In the thread about mounting the camera's storage, copy verbatim the passage that opens with the words containing "I forgot, CC'ing" and closes with "(42079 -> 42078).".

> EXTRACT TO READ:
# # #

I forgot, CC'ing him now.

>
> > Anyway the device is buggy
> > itself. Until now the only way I found to mount device inside 2.6.27 is
> > using hexedit to edit directly the partition table on the device,
> > decreasing by 1 the length of the first partition (42079 -> 42078).
> > Clearing the partition table and using fdisk to partition again is not an
> > option, the camera firmware seems to be lost after this, it starts to
> > report weird media size (not by 1 sector error only):
>
> Why clear the partition table?  Just replace the bogus entry with a
> correct entry.  (Although using hexedit may be easier...)

Clearing partition table seemed easier than fixing values with fdisk, to make 
fdisk recreate partition table automatically and set right CHS values.

>
> > attempt to access beyond end of device
> > sdb: rw=0, want=42042, limit=42000
> > attempt to access beyond end of device
> > sdb: rw=0, want=42042, limit=42000
> >
> > Disk /dev/sdb: 21 MB, 21504000 bytes
> > 1 heads, 42 sectors/track, 1000 cylinders, total 42000 sectors
> > Units = sectors of 1 * 512 = 512 bytes
> > Disk identifier: 0x57ea65f0
> >
> >    Device Boot      Start         End      Blocks   Id  System
> > /dev/sdb1              42       42041       21000    1  FAT12
>
> This doesn't resemble the original partition table at all.  Did you
> create this strange table or did the camera's firmware change the data
> you entered?

# # #

> SOURCE MATERIAL:
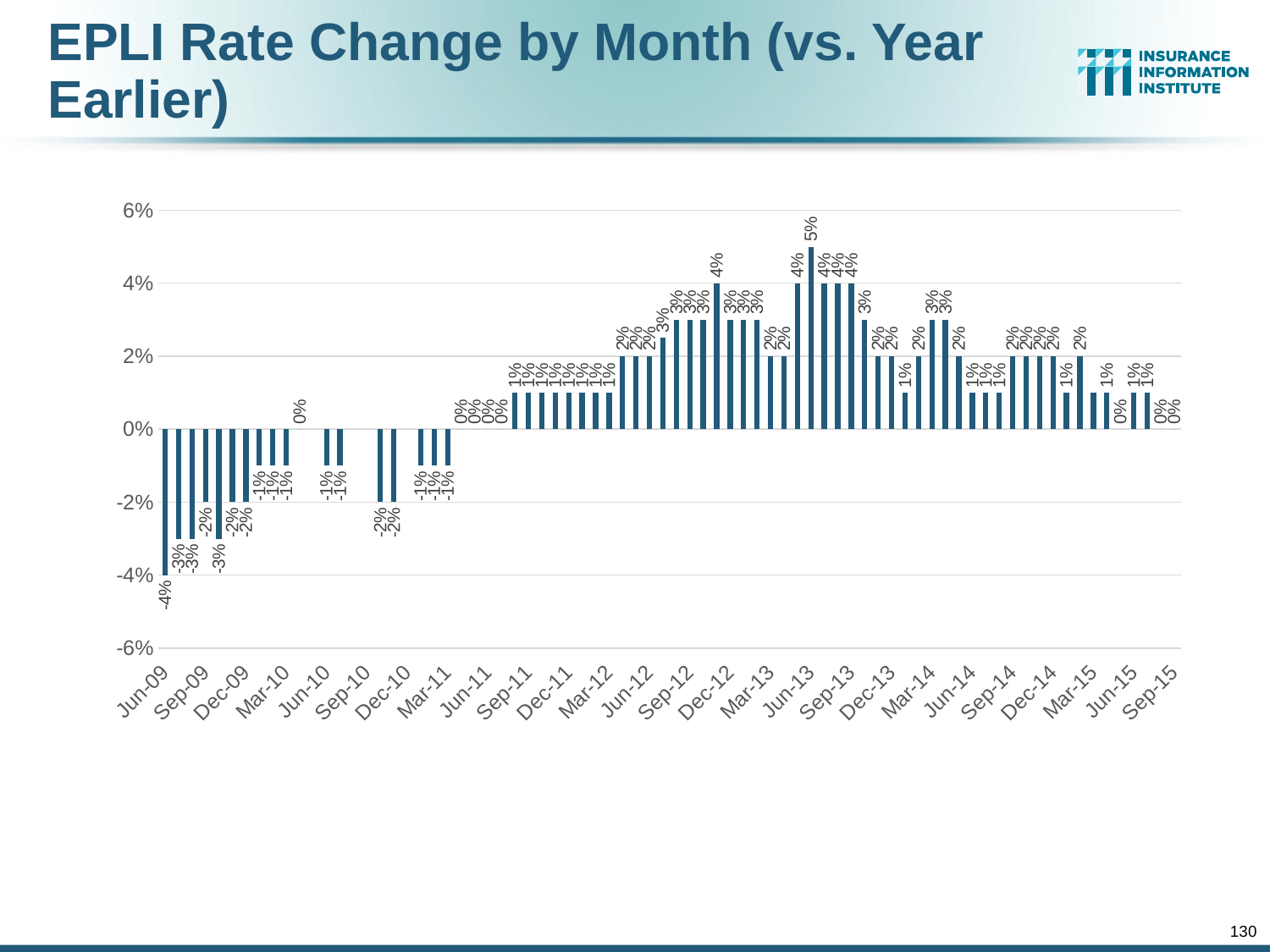
Is the rate change for Jun-13 greater or less than 4%? greater Does the EPLI rate change generally rise or fall from Jun-09 to Jun-13? rise What is the EPLI rate change for Sep-15, the last month on the chart? 0% Which is larger, the rate change for Jun-09 or the rate change for Jun-13? Jun-13 In which month does the EPLI rate change reach its peak of 5%? Jun-13 What is the title of the chart on the slide? EPLI Rate Change by Month (vs. Year Earlier) What is the lowest EPLI rate change value shown on the chart? -4% What type of chart is shown on the slide? bar chart What are the minimum and maximum values shown on the vertical axis? -6% and 6% What is the difference in percentage points between the highest value (5%) and the lowest value (-4%) on the chart? 9 percentage points What is the highest EPLI rate change value shown on the chart? 5% What is the EPLI rate change for Jun-09, the first month on the chart? -4%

# # #

> EXERCISE OUTPUT:
I forgot, CC'ing him now.

>
> > Anyway the device is buggy
> > itself. Until now the only way I found to mount device inside 2.6.27 is
> > using hexedit to edit directly the partition table on the device,
> > decreasing by 1 the length of the first partition (42079 -> 42078).